Over the past ten years, homebuyers motivations for buying vacation homes has moved from pleasure to profit.

According to research from Savills and HomeAway, for the first time ever, vacation home buyers now prioritize rental income over personal use.

Savills and HomeAway carried out this survey in February and March of this year.  Savills World Research surveyed 4,300 property owners who list their properties on HomeAway's sites across Europe, North America and the rest of the world.

"Global tourism continues to grow, with international tourist arrivals up by seven percent last year to a record 1.3 billion,” Tostevin said.

“At the same time, the rapid expansion of online vacation home platforms, such as HomeAway, opens the market to new target groups and makes it much easier for owners to make their properties income-producing," he added.

The findings of this survey signify a paradigm shift in the way home owners view their vacation homes from 1970 to now with rapid acceleration in trend taking place over the last 10 years.

According to the study, in the 1970s nine out of 10 owners kept their second homes to themselves, and that number didn’t change much over the next 30 years. In 2000, eight out of 10 owners never opted to rent out their properties to travelers.

That all changed over the last 10 years. Now, the number of vacation home owners who rent out their properties to travelers has ballooned to over two thirds of second home owners who say they rent out their vacation properties for some portion of the year to cover ownership costs.
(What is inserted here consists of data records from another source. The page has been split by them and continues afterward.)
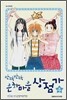 반짝반짝 은하마을 상점가 4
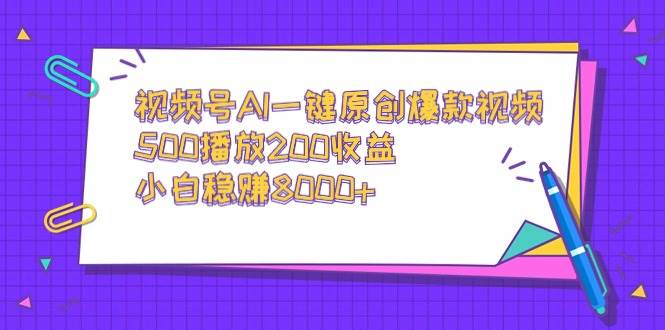 （9041期）视频号AI一键原创爆款视频，500播放200收益，小白稳赚8000+-问小徐资源库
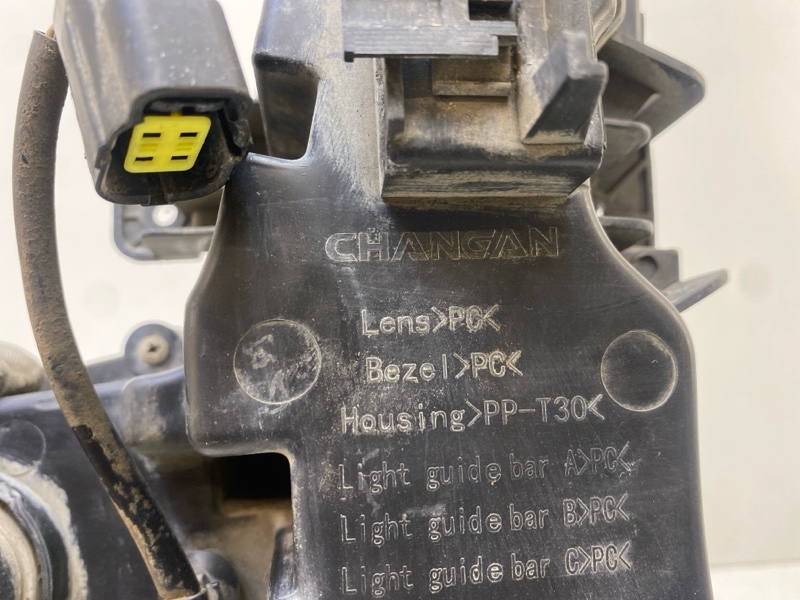 Фара противотуманная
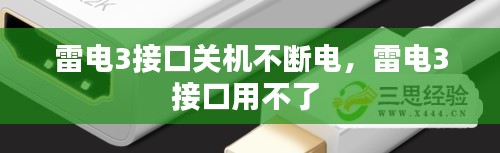 雷电3接口关机不断电，雷电3接口用不了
"In a low interest rate environment, investors are seeking out income generating assets," says Savills world research Associate Director Paul Tostevin said in the report.

"Today's second home buyers want properties to work for them financially and they are increasingly looking not just to cover costs but to turn a profit," he added.

Of the roughly two thirds of vacation home owners who rent out their properties, one third makes enough to cover ownership costs, while the remaining third turns a profit on its properties. The average gross yield of the survey sample is 6.4%, or 3.9% after costs, excluding taxes.

The report attributes this strong performance largely to the Digital Age and its offspring, namely vacation rental sites like HomeAway and Airbnb. Their advent has drastically broadened the demand base and created a formalized market for non-hotel travel accommodations, which in turn is making vacation home investment look mighty sweet for many individuals with the means to purchase a vacation home.

In the U.S., our sunny states, Florida and California, have soaked up the majority of attention from vacation home investors, accounting for 14% of second homes and 7% of second homes, respectively.

"Over the past ten years, the online travel industry has changed significantly. Staying in a vacation home has transformed, moving from an alternative way to travel to a preferred way to stay," HomeAway Vice President, EMEA Christophe Pingard said in a statement.

"With the rise in the popularity of the category, vacation rentals are not only attracting more travelers, and perhaps most significantly, a new generation of younger travelers accustomed to booking homes over hotels for their trips."